Discussion:
How can I sort paragraphs of text?
(too old to reply)
Chris Gianetto
2006-07-31 15:54:01 UTC
Permalink
I'm presently trying to create a macro that will sort paragraphs of text.
Below is an example of one of the paragraphs. I'm trying to sort them with
reference to the "Classification:" number. The number of words between the
header of the paragraph and the classification header is inconsistent. The
end result should maintain the paragraph formatting only altering the
position of the paragraphs placing them into an ascending order.

ITEM ID. URO 001
Sentence of text. Sentence of text:
1. Sentence of text. Sentence of text. Sentence of text. Sentence of text.
*2. Sentence of text. Sentence of text. Sentence of text. Sentence of text.
3. Sentence of text. Sentence of text. Sentence of text. Sentence of text.
4. Sentence of text. Sentence of text. Sentence of text. Sentence of text.
Classification: 08
Keywords: Text. Text Text text.
Ref. Sentence of text. Sentence of text. Sentence of text. Sentence of text.
Sentence of text. Sentence of text. Sentence of text. Sentence of text.
Sentence of text. Sentence of text. Sentence of text. Sentence of text.
Sentence of text.
John Nurick
2006-07-31 20:54:33 UTC
Permalink
I'd export the stuff to a text file; after that it just takes a few
lines of Perl:

$/ = ""; #assumes items are separated by blank lines

my %items;

while (<>) { #read items from file
#add item to hash, with classification as key
$items{$1} = $_ if m/^Classification:\s(\d+)/m ;
}
print "$items{$_}" foreach (sort keys %items);





On Mon, 31 Jul 2006 08:54:01 -0700, Chris Gianetto <Chris
Post by Chris Gianetto
I'm presently trying to create a macro that will sort paragraphs of text.
Below is an example of one of the paragraphs. I'm trying to sort them with
reference to the "Classification:" number. The number of words between the
header of the paragraph and the classification header is inconsistent. The
end result should maintain the paragraph formatting only altering the
position of the paragraphs placing them into an ascending order.

Material provided:
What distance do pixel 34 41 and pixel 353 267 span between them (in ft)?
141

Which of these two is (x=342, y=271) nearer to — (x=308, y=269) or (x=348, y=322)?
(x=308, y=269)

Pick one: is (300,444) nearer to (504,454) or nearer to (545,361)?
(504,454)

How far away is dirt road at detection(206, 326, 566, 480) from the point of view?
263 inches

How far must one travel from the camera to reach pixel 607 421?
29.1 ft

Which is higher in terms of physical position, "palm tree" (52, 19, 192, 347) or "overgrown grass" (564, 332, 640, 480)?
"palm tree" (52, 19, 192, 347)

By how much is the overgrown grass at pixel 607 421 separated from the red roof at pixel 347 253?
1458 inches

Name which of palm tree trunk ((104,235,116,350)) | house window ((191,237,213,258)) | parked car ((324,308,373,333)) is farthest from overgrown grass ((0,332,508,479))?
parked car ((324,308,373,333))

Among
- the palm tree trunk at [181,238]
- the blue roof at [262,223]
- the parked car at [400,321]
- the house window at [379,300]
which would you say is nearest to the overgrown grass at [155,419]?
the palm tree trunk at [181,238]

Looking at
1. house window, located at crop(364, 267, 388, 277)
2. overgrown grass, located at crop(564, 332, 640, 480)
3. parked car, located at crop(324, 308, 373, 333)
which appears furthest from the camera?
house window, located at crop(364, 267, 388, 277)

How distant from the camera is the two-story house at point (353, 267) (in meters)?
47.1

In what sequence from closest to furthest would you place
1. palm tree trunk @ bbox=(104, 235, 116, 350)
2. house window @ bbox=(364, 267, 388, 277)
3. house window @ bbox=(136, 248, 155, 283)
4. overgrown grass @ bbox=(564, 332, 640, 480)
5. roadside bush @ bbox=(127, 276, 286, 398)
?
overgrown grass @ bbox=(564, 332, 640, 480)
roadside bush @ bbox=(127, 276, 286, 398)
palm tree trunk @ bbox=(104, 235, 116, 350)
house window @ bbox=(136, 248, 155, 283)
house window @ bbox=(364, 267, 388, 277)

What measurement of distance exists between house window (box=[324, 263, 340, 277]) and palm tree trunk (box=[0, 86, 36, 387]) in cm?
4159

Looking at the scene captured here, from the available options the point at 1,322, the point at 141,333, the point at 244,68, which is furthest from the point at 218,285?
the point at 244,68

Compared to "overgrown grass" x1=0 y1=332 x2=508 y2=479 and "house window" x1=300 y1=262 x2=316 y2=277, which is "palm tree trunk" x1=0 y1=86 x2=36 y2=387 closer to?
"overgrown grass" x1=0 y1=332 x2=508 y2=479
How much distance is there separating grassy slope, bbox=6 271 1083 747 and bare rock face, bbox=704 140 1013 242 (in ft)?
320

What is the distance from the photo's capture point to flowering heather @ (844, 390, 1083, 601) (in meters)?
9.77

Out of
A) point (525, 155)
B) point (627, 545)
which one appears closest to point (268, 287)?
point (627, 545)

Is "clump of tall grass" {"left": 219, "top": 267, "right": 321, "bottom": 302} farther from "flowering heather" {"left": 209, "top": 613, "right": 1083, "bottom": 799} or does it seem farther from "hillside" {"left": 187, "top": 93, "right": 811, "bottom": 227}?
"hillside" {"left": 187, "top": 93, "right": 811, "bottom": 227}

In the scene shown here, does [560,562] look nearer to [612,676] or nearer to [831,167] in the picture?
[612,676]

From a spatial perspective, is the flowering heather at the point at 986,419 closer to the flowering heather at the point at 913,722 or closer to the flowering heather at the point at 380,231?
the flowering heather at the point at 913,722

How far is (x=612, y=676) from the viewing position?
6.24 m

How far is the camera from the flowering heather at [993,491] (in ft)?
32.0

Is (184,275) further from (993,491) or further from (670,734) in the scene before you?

To be done:
1. Return every line in the records that contains the word "would".
2. Pick up the forum thread on sorting paragraphs of text after its last line and write the next part.

Solved problems:
1.
which would you say is nearest to the overgrown grass at [155,419]?
In what sequence from closest to furthest would you place

2.
ITEM ID. URO 001
1. Sentence of text. Sentence of text. Sentence of text. Sentence of text.
*2. Sentence of text. Sentence of text. Sentence of text. Sentence of text.
3. Sentence of text. Sentence of text. Sentence of text. Sentence of text.
4. Sentence of text. Sentence of text. Sentence of text. Sentence of text.
Classification: 08
Keywords: Text. Text Text text.
Ref. Sentence of text. Sentence of text. Sentence of text. Sentence of text.
Sentence of text. Sentence of text. Sentence of text. Sentence of text.
Sentence of text. Sentence of text. Sentence of text. Sentence of text.
Sentence of text.
--
John Nurick [Microsoft Access MVP]

Please respond in the newgroup and not by email.
Chris Gianetto
2006-08-01 13:25:02 UTC
Permalink
Thanks for the reply but unfortunately I do not have access to Perl. I'm
trying to create a macro using VBA code that will preform the desired
functions. The macro must sort all paragraphs within a *.doc document into
ascending order. Any ideas for this method woud be greatly appreciated.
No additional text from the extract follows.